**Excerpted text**
-- Opening Marker --
Estate Planning & Legacy Trusts

February 3, 2011

Nobody is especially anxious to part with any of their hard earned money and hand it over to the tax man. But in spite of the complaining, most people recognize the fact that some taxation is necessary and are perfectly willing to pay their fair share. What people don't want to do is pay taxes multiple times on the same earnings, and this is one of many reasons there is so much support in some quarters for a permanent repeal of the estate tax.
Consider this overly simplified example that demonstrates the logically indefensible nature of the estate tax. Let's say that Elizabeth was an avid saver throughout her life. She socked away a sizable portion of every paycheck that she ever earned in a savings account.
Since she was so frugal it always bothered her to see that she was left holding only about $60 out of every $100 she earned after paying payroll and income taxes, but she was heartened by the fact that she was doing her part as a good citizen.
After saving so diligently for so long she was able to accumulate quite a large sum of money. Every year she paid income taxes on the interest she had earned and then when she died, the estate tax kicked in and her children received just 65% of the savings that she worked so hard to accumulate after paying taxes. And then when her children died and left that money to their children, it was once again taxed at 35% and less than half of the taxable portion of Elizabeth's original bequest was left.
-- Closing Marker --
**Dataset extract**
-- Opening Marker --
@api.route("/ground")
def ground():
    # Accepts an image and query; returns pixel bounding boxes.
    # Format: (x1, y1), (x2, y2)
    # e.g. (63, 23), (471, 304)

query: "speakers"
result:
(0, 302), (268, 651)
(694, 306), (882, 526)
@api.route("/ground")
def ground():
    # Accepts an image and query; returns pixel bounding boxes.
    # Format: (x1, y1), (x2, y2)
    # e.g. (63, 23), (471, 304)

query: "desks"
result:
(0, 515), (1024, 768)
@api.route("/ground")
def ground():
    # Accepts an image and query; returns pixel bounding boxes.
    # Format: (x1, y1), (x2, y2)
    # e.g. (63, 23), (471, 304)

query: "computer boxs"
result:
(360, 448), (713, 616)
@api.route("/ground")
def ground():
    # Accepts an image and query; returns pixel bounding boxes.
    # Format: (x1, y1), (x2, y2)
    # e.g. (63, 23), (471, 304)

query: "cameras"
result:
-- Closing Marker --
**Questions**
**a)** Can you copy the estate tax article verbatim, between "After saving so" and "bequest was left.", inclusive?
**b)** Can you carry on writing the estate tax article from the point where it stops?

**Your written answers**
**a)**
After saving so diligently for so long she was able to accumulate quite a large sum of money. Every year she paid income taxes on the interest she had earned and then when she died, the estate tax kicked in and her children received just 65% of the savings that she worked so hard to accumulate after paying taxes. And then when her children died and left that money to their children, it was once again taxed at 35% and less than half of the taxable portion of Elizabeth's original bequest was left.

**b)**
A viable response to this potential scenario is the creation of a legacy trust. With these vehicles you name your grandchildren as the beneficiaries, skipping a generation as it were. Your children can still receive benefits from the trust, but they don't own the assets so they can't be targeted by claimants or former spouses. When your children die, your grandchildren inherit the contents of the trust, and the estate tax is levied only once though two generation enjoyed benefits from the trust. And now, in Nevada, as well as a handful of other states, the tax can be avoided for multiple generations with a properly established trust.